## Document segment
A few weeks ago, I found myself in the eye of an F2 life storm. I'd woken in the night with a headache, which I often do. A glance at the clock told me it was only one in the morning, so I knew I needed to pop a few Tylenol or I'd have monster head pain by morning. So I got up and went to the kitchen for some pills.
The events that followed are hazy in my memory. I remember being hit by a sudden and violent wave of nausea, and I knew I was going to be sick right then and there. The next thing I remember, I was sitting up from the kitchen floor in a pool of vomit. I had passed out.
I was disoriented but not panicked. You see, my whole life I've suffered from the Vasovagal Response, which means my heart slows down when I'm subjected to certain stimuli, such as needles and blood, and my brain doesn't get enough oxygen. When it happens, I pass out. I've lost consciousness many times; passing out is familiar to me. But throwing up? That's extremely rare for me. So in my disoriented state, I was only concerned about the mess I'd made on the kitchen floor. I cleaned it up before going back to bed.
I still felt very nauseous, and I woke my husband up to tell him I was sick. Apparently I didn't tell him I'd passed out. He looked at his clock and saw it was two o'clock in the morning. Between two and five a.m., I vomited four more times. But at five, an alarming new symptom arose. I was losing blood and fluid from my right ear. Time to panic.
My husband recalls I said, "Maybe I hurt my ear when I fell." By telling him I'd passed out he had the missing piece to the puzzle, and five minutes later he was helping me dress.
The ER physician could see I'd ruptured my right ear drum. He ordered a CAT scan to determine whether the trauma had caused internal injuries. That's when I learned I'd fractured my skull.

## Information supplied
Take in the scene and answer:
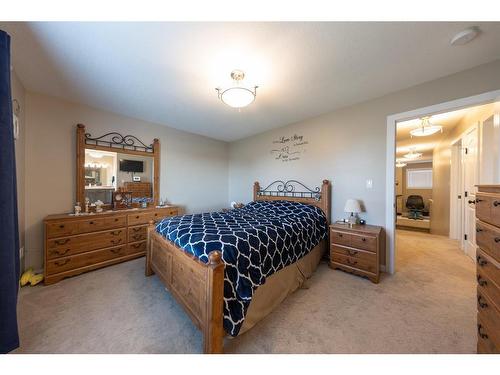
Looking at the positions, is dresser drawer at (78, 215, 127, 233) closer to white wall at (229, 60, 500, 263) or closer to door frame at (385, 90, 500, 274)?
white wall at (229, 60, 500, 263)

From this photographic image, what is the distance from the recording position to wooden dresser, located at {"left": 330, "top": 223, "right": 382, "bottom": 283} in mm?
2223

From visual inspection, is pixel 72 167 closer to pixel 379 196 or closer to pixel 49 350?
pixel 49 350

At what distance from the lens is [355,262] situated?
7.77 ft

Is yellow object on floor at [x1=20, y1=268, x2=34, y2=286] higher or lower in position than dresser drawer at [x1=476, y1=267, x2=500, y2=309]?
lower

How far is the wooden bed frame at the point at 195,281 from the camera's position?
1189mm

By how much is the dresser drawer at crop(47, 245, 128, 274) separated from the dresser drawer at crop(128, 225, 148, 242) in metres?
0.16

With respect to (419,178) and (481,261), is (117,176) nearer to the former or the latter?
(481,261)

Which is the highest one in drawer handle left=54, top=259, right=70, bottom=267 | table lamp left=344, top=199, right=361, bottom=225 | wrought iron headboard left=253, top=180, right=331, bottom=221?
wrought iron headboard left=253, top=180, right=331, bottom=221

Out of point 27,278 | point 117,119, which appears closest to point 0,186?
point 27,278

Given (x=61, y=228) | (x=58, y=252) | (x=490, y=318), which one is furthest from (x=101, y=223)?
(x=490, y=318)

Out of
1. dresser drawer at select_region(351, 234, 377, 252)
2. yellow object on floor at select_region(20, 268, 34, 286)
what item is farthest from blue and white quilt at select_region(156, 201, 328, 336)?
yellow object on floor at select_region(20, 268, 34, 286)

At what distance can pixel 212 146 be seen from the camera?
178 inches

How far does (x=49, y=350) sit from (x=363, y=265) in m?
3.09

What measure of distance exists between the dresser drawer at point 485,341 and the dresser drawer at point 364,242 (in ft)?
3.52
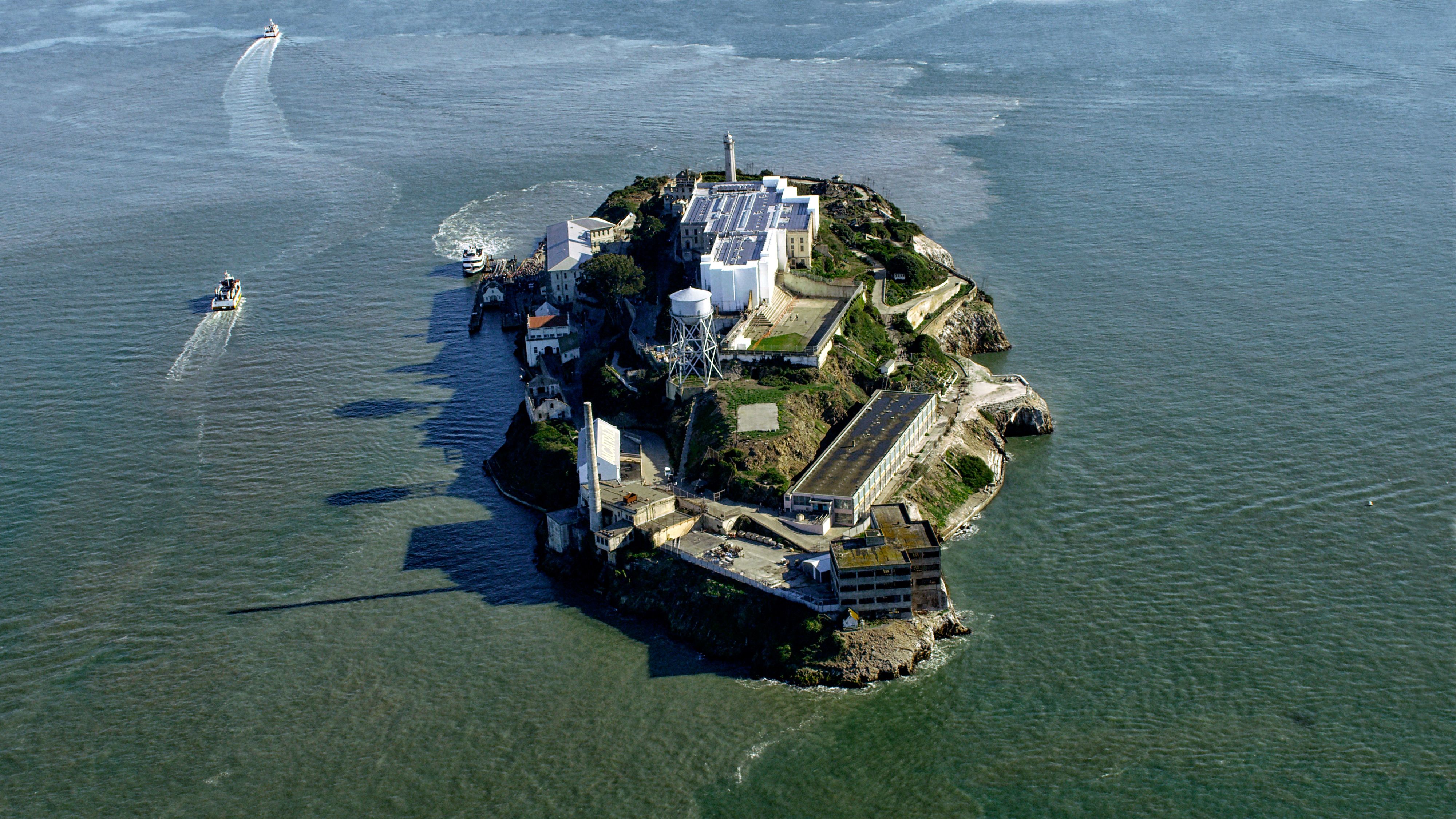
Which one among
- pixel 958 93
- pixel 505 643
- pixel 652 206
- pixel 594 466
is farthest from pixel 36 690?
pixel 958 93

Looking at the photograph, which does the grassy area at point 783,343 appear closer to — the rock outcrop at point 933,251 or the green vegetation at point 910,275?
the green vegetation at point 910,275

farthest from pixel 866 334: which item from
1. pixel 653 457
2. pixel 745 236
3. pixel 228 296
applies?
pixel 228 296

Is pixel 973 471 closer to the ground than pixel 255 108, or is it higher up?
closer to the ground

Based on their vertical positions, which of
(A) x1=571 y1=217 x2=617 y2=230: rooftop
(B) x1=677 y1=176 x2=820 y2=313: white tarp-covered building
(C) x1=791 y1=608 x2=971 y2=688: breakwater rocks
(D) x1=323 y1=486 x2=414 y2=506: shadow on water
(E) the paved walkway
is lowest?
(C) x1=791 y1=608 x2=971 y2=688: breakwater rocks

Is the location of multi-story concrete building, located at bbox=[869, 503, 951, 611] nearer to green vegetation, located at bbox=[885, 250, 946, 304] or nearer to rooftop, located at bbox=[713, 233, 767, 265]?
rooftop, located at bbox=[713, 233, 767, 265]

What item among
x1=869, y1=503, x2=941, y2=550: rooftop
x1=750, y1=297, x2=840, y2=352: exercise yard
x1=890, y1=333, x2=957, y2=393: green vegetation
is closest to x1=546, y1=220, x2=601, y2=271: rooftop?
x1=750, y1=297, x2=840, y2=352: exercise yard

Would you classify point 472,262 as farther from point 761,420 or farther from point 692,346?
point 761,420

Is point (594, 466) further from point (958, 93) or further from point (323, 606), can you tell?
point (958, 93)
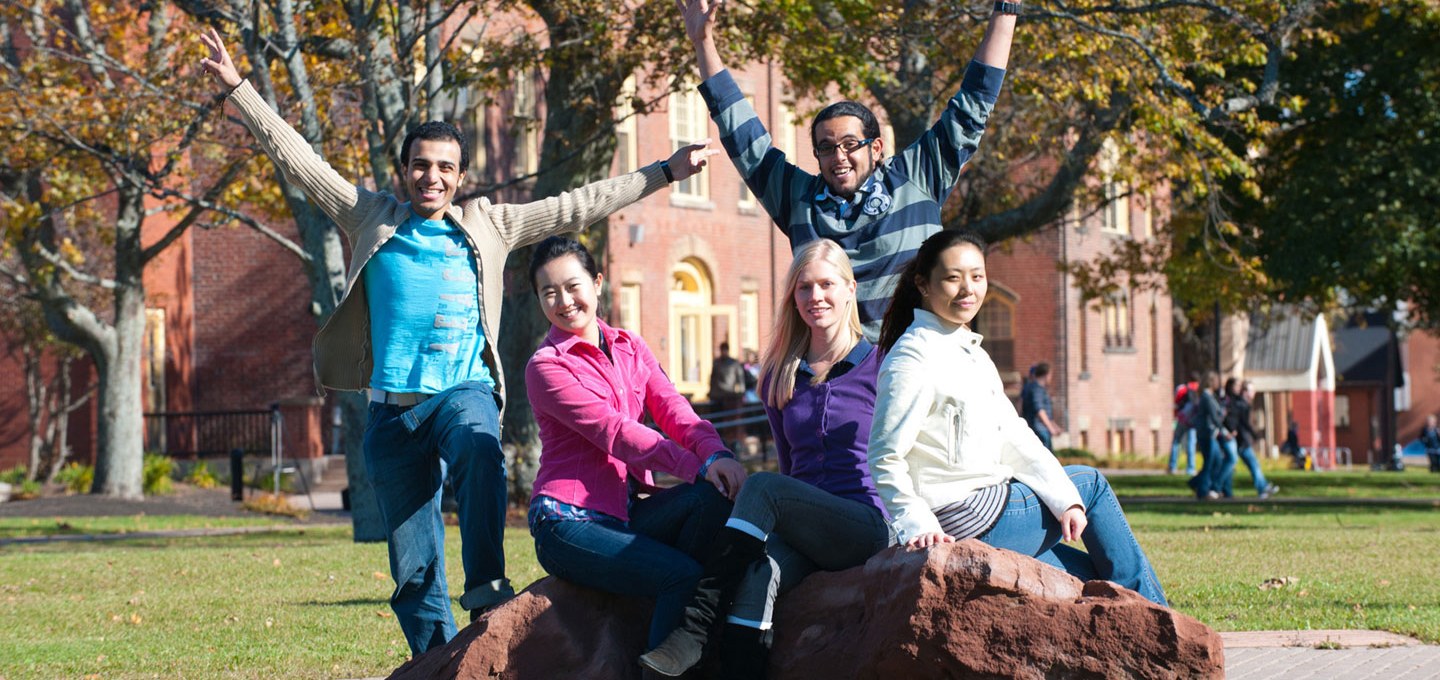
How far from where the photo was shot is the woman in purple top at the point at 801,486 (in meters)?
5.46

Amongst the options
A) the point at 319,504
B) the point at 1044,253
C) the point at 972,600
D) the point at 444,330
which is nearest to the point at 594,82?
the point at 319,504

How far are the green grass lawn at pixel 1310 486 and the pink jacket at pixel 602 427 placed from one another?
2045cm

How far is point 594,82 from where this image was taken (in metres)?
18.7

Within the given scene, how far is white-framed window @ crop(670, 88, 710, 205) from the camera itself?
109 feet

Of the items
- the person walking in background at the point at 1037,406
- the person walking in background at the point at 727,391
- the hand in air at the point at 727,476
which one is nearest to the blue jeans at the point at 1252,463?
the person walking in background at the point at 1037,406

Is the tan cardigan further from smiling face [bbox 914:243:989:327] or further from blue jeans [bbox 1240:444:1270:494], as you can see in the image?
blue jeans [bbox 1240:444:1270:494]

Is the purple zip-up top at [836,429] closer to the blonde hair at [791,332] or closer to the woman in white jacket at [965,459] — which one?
the blonde hair at [791,332]

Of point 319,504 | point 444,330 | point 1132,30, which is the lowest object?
point 319,504

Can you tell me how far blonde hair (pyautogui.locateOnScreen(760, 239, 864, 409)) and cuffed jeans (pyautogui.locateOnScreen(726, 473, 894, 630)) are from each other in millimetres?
409

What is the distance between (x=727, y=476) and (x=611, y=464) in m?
0.51

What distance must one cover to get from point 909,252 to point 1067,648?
181 cm

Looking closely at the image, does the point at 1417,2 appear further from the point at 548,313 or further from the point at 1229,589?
the point at 548,313

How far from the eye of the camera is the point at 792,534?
5582 mm

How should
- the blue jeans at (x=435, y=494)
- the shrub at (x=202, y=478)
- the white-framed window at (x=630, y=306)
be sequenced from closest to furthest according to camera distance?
the blue jeans at (x=435, y=494)
the shrub at (x=202, y=478)
the white-framed window at (x=630, y=306)
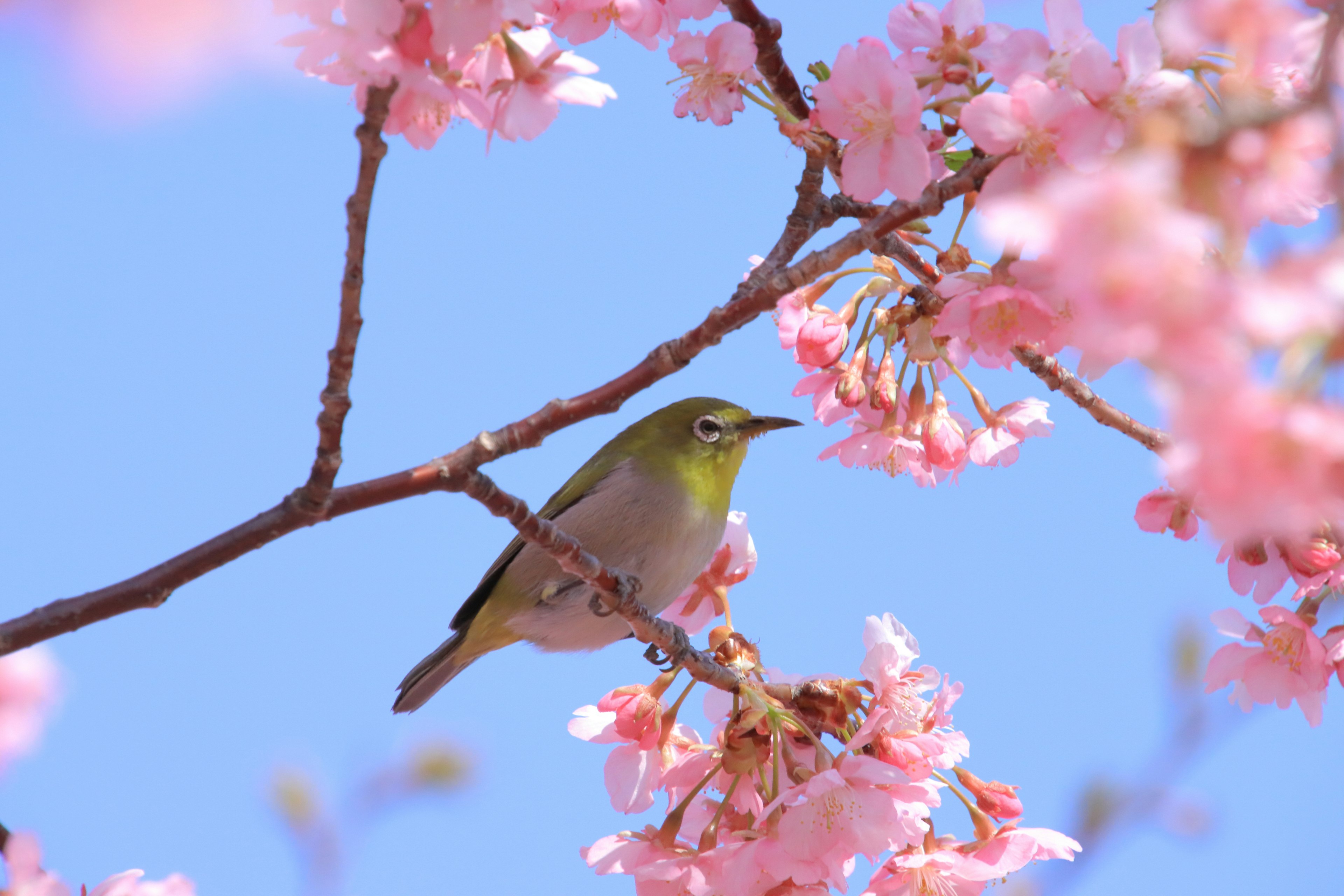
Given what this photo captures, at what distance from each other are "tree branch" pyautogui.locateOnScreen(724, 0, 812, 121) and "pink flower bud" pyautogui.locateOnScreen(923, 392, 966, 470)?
1.02 metres

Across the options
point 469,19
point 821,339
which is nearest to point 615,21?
point 821,339

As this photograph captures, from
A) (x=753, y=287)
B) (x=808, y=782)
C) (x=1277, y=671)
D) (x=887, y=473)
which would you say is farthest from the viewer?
(x=887, y=473)

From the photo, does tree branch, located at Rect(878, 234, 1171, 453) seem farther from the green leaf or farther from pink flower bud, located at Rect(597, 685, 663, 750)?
pink flower bud, located at Rect(597, 685, 663, 750)

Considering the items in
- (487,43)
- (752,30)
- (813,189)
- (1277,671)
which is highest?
(752,30)

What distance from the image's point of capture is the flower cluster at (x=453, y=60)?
1.86 metres

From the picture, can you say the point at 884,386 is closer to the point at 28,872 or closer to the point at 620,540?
the point at 620,540

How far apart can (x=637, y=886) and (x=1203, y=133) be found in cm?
243

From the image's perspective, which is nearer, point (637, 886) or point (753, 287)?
point (753, 287)

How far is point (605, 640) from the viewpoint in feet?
16.1

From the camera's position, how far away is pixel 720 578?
13.7ft

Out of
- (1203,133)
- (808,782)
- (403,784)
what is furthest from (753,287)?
(403,784)

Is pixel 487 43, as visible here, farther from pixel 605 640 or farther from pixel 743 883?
pixel 605 640

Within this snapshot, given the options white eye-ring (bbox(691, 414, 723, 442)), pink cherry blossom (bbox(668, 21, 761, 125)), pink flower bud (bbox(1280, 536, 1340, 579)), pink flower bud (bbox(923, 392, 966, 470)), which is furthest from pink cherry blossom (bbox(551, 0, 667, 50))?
white eye-ring (bbox(691, 414, 723, 442))

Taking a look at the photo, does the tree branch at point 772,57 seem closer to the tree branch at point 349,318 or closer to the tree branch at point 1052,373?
the tree branch at point 1052,373
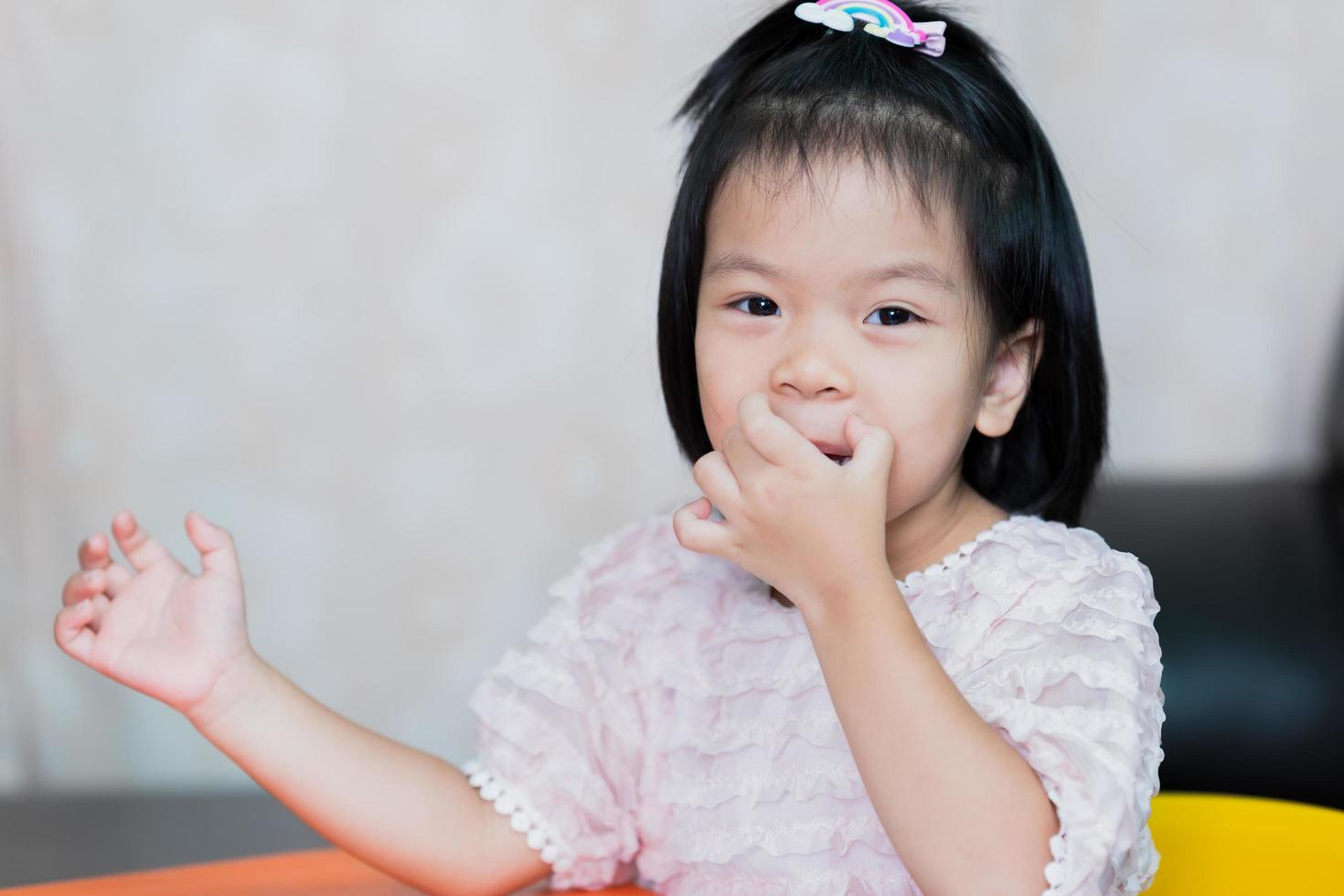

## Exercise
For the account of the night fall in the kitchen, mark each statement yes or no, quoting the words of the text that decide it: (a) The narrator got out of bed at one in the morning to take Tylenol. (b) Throwing up is a common occurrence for the narrator. (c) When the narrator first woke her husband, she told him she had passed out.

## Answer section
(a) Yes: "A glance at the clock told me it was only one in the morning, so I knew I needed to pop a few Tylenol"
(b) No: "But throwing up? That's extremely rare for me."
(c) No: "Apparently I didn't tell him I'd passed out."